China impede fundadores de startup de IA de deixar o país após aquisição pela Meta
Cofundadores da Manus, startup de IA adquirida pela Meta, foram impedidos de sair da China, levantando questões sobre a conformidade da transação com as regulamentações chinesas e a segurança nacional.
Pontos principais
- Xiao Hong e Ji Yichao, cofundadores da startup de IA Manus, foram impedidos de deixar a China.
- A Meta adquiriu a Manus, uma startup de agente de IA, por US$ 2 bilhões em 2025.
- A Comissão Nacional de Desenvolvimento e Reforma da China investiga a aquisição por possíveis violações de regras de investimento estrangeiro e implicações de segurança nacional.
- A Manus havia transferido sua sede para Singapura, mas mantém afiliadas na China.
- A Meta afirma que a transação cumpriu todas as leis aplicáveis e espera uma solução para a investigação.
Autoridades chinesas impediram os cofundadores da startup de inteligência artificial Manus, Xiao Hong e Ji Yichao, de deixar o país. A medida ocorre após a aquisição da Manus pela Meta por US$ 2 bilhões em 2025. A Comissão Nacional de Desenvolvimento e Reforma da China está investigando a transação por possíveis violações de regras de investimento estrangeiro direto e implicações para a segurança nacional.

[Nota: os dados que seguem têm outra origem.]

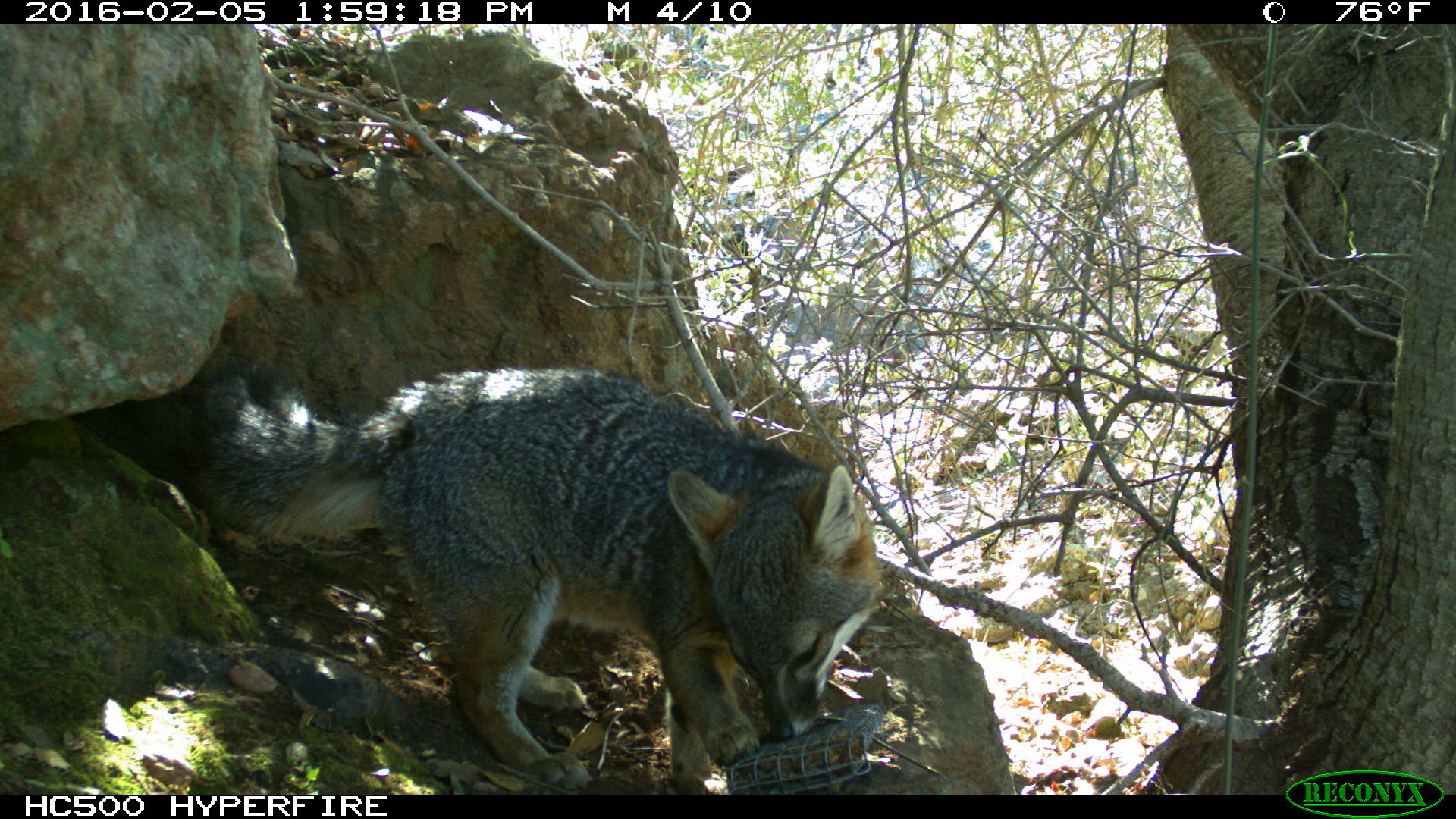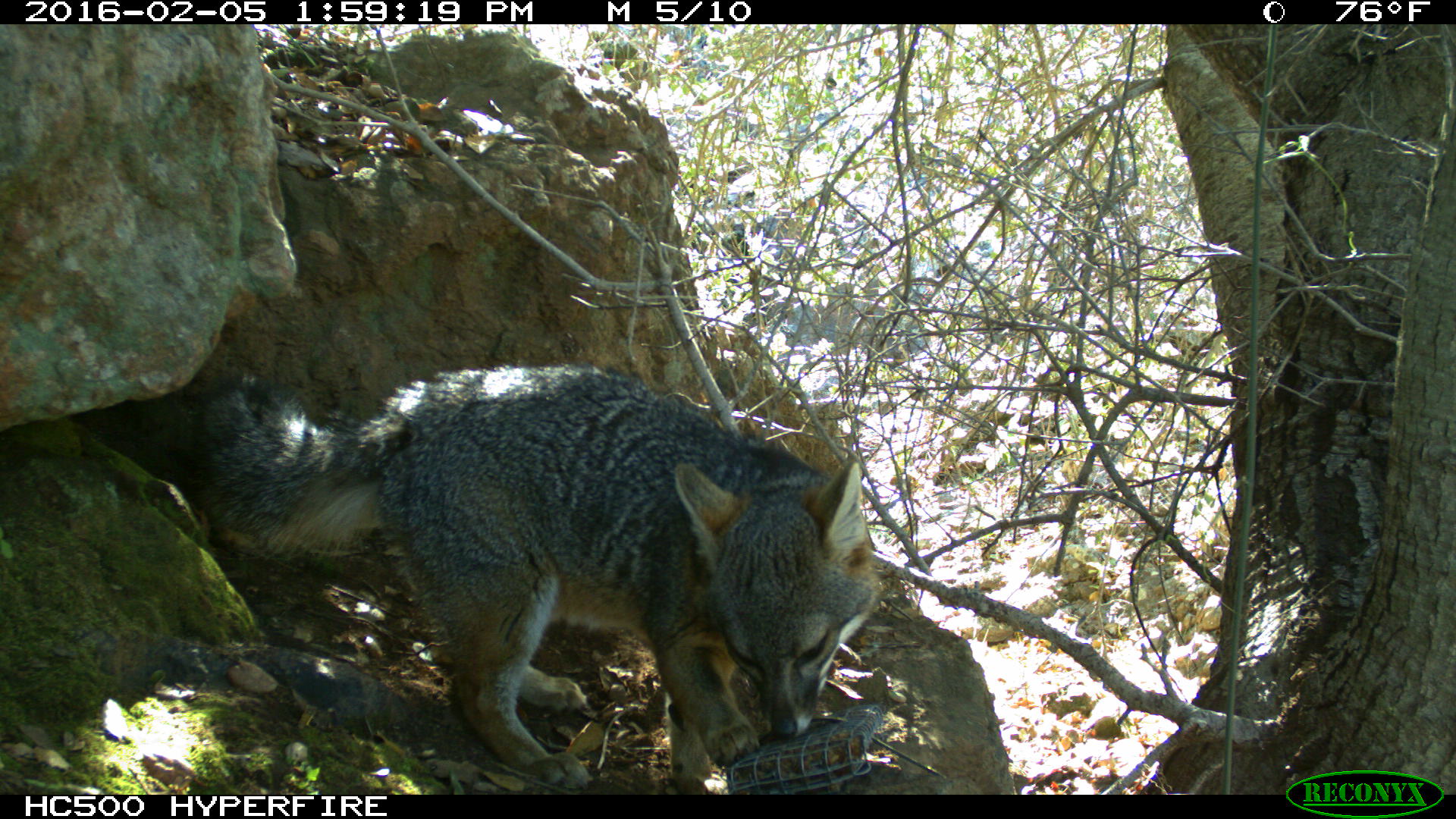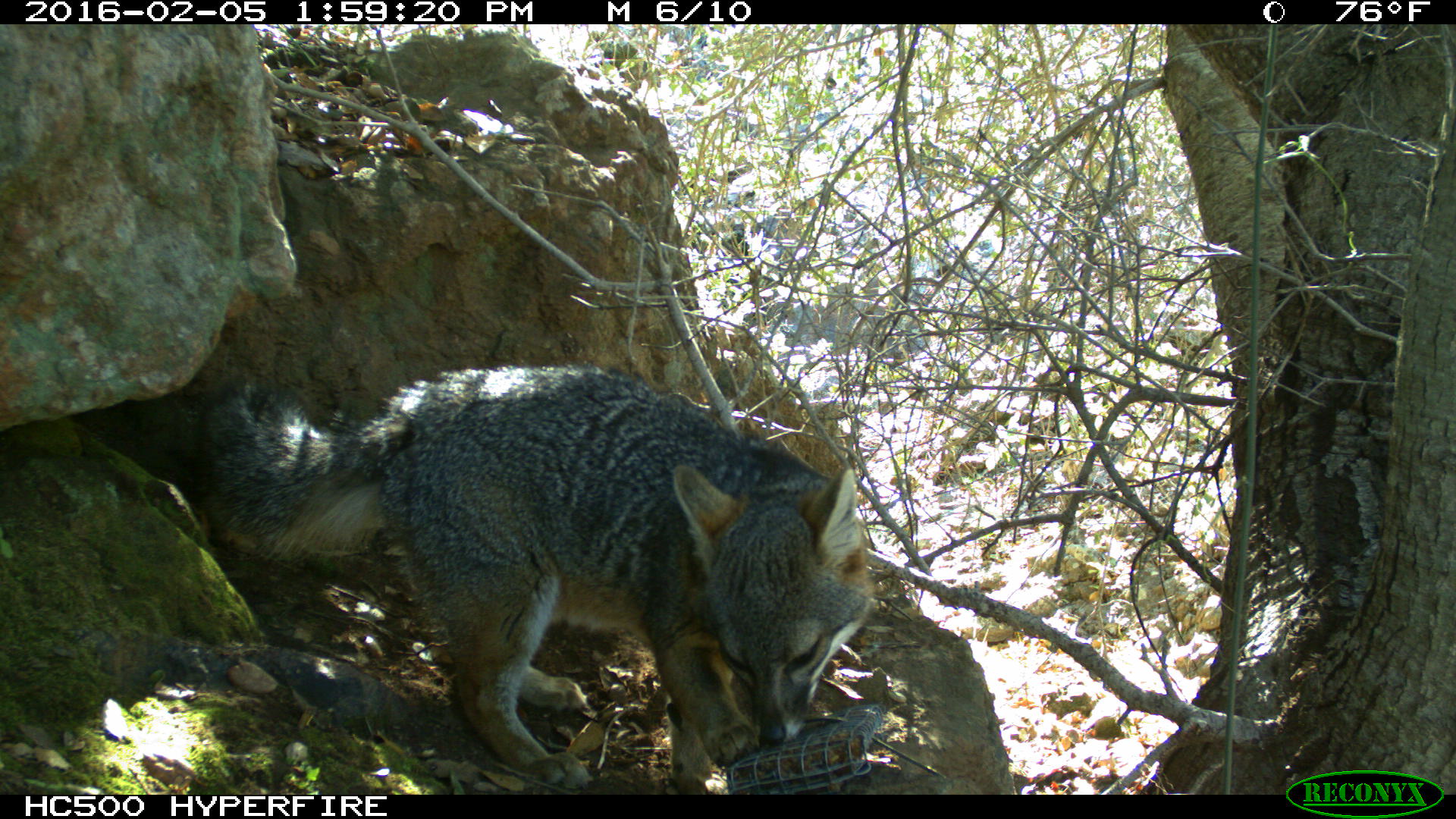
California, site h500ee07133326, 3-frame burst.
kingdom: Animalia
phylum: Chordata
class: Mammalia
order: Carnivora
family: Canidae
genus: Urocyon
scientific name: Urocyon littoralis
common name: island fox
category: fox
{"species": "fox (island fox) (Urocyon littoralis)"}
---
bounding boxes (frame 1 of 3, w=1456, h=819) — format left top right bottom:
fox: 186 359 879 787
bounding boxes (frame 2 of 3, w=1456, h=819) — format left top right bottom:
fox: 193 364 883 795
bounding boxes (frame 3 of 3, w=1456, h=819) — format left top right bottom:
fox: 194 359 874 795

Embora a Manus tenha transferido sua sede e equipe central para Singapura, afiliadas como a Beijing Butterfly Effect Technology permanecem na China. O incidente reflete a crescente preocupação da China em proteger sua tecnologia valiosa, especialmente em IA, de rivais geopolíticos. A Meta declarou que a aquisição cumpriu todas as leis aplicáveis e aguarda uma resolução para a investigação.